Il domicilio in Italia è legato alla sfera personale e familiare
Il legislatore nel modificare i criteri di individuazione della residenza fiscale delle persone fisiche di cui all’art. 2 comma 2 del TUIR (ora rappresentati dal luogo di residenza civilistica, dal domicilio, dalla presenza fisica e, salvo prova contraria, dall’iscrizione anagrafica), con l’art. 1 del DLgs. 209/2023 introduce una definizione ad hoc di “domicilio” intendendosi, a questi specifici fini, “il luogo in cui si sviluppano, in via principale, le relazioni personali e familiari della persona”. La nozione di domicilio non è quindi più quella individuata dal codice civile, che all’art. 43 ricollega il domicilio al “luogo in cui la persona ha stabilito la sede principale dei suoi affari e interessi”.
Sulla base di tale definizione la giurisprudenza di merito aveva precisato che, ai fini dell’individuazione del luogo di domicilio, fosse necessario tenere conto sia dei rapporti personali e affettivi, sia degli affari e interessi economici, dovendo il concetto di interessi, in contrapposizione a quello di affari, intendersi comprensivo anche degli interessi personali.
Con la modifica normativa, il legislatore ha ritenuto di dare rilievo, ai fini dell’individuazione della residenza fiscale, agli interessi di carattere personale e familiare e non a quelli di carattere patrimoniale.
Per ciò che concerne i rapporti con le disposizioni convenzionali, come evidenzia anche la circ. Agenzia delle Entrate n. 25/2023, va innanzitutto rilevato che l’art. 4 § 1 del Modello di Convenzione OCSE contro le doppie imposizioni, stabilisce che, ai fini dell’applicazione delle Convenzioni, l’espressione “residente in uno stato contraente” designa ogni persona che, in virtù della legislazione di tale Stato, è ivi assoggettata ad imposta in ragione del suo domicilio, residenza, sede di direzione o di ogni altro criterio di natura analoga.
Per l’individuazione della residenza fiscale i Trattati rimandano, in prima battuta, ai criteri adottati dalle legislazioni degli Stati contraenti.

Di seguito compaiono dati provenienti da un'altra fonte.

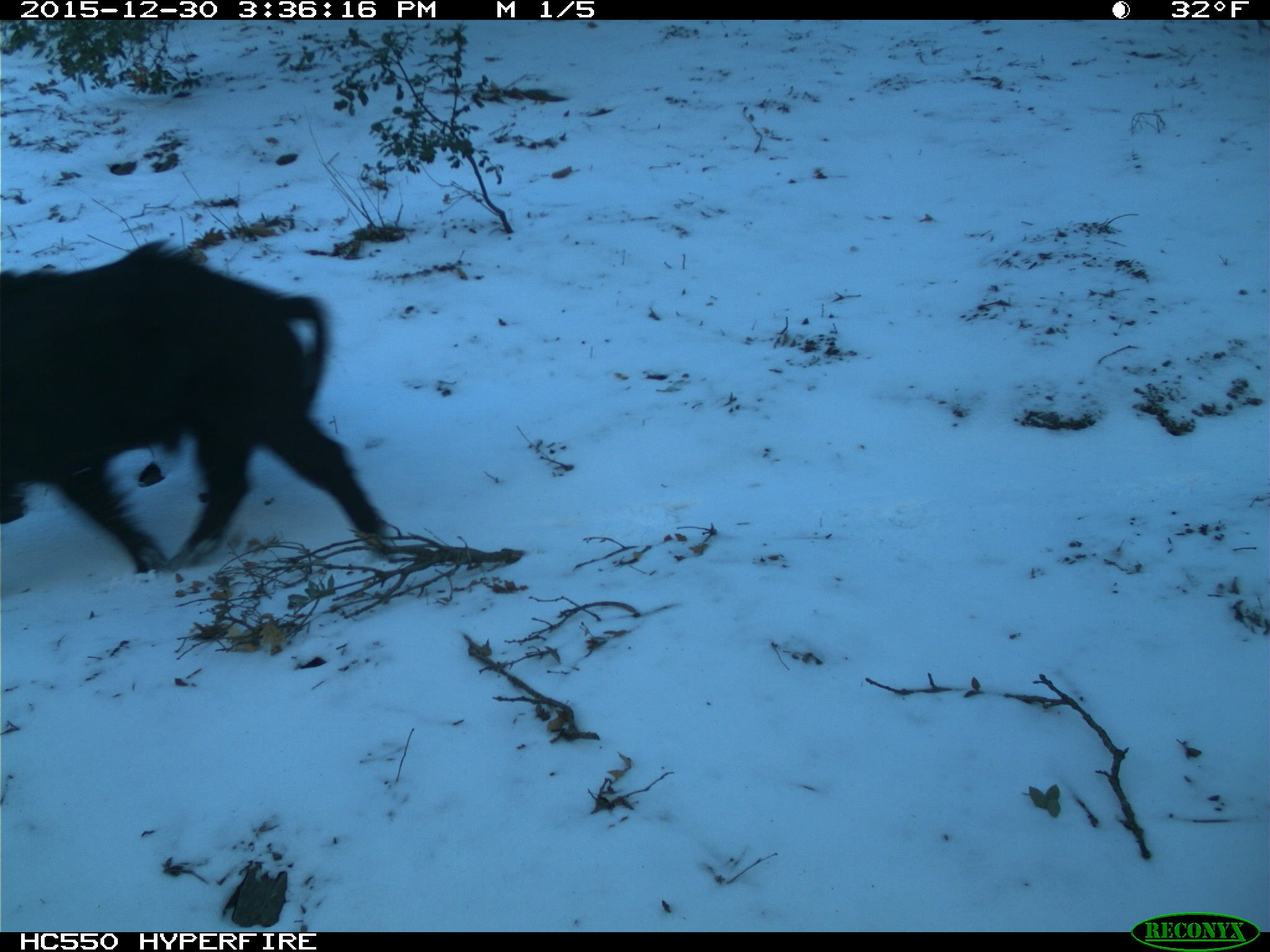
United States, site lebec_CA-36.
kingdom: Animalia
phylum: Chordata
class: Mammalia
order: Artiodactyla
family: Suidae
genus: Sus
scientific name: Sus scrofa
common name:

Solo nel caso in cui le suddette normative entrino in conflitto, in quanto entrambe qualificano la persona come residente, si applica il successivo § 2 dell’art. 4 del Modello OCSE; tale norma individua, quali regole per dirimere il conflitto di residenza, il luogo di abitazione permanente, il centro di interessi vitali, il luogo di soggiorno abituale, la nazionalità, ecc.
Queste condizioni vanno verificate per grado, posto che quelle successive alla prima vanno verificate solo nella misura in cui la precedente non consenta di individuare la residenza in un solo Stato. Inoltre, il verificarsi della prima delle condizioni è sufficiente a risolvere la questione e non è necessario indagare la sussistenza delle seguenti.
I criteri convenzionali assumono una valenza autonoma rispetto all’interpretazione che gli stessi potrebbero avere nel contesto delle legislazioni domestiche; in pratica, per risolvere il conflitto occorre attribuire ai termini previsti il solo significato che ad essi è attribuito a livello internazionale, e non il significato che lo stesso avrebbe nel contesto nazionale.
La legislazione italiana, non consentirebbe di considerare residente una persona in virtù del domicilio per il solo fatto che la stessa eserciti attività professionale in Italia e abbia qui il proprio centro di interessi economici, fermo restando che tale aspetto potrebbe determinare la presenza fisica in Italia in modo prevalente della persona e quindi farla qualificare come residente in base a tale altro parametro; un eventuale conflitto di residenza renderebbe nuovamente rilevante la sfera economica ove servisse indagare il centro di interessi vitali.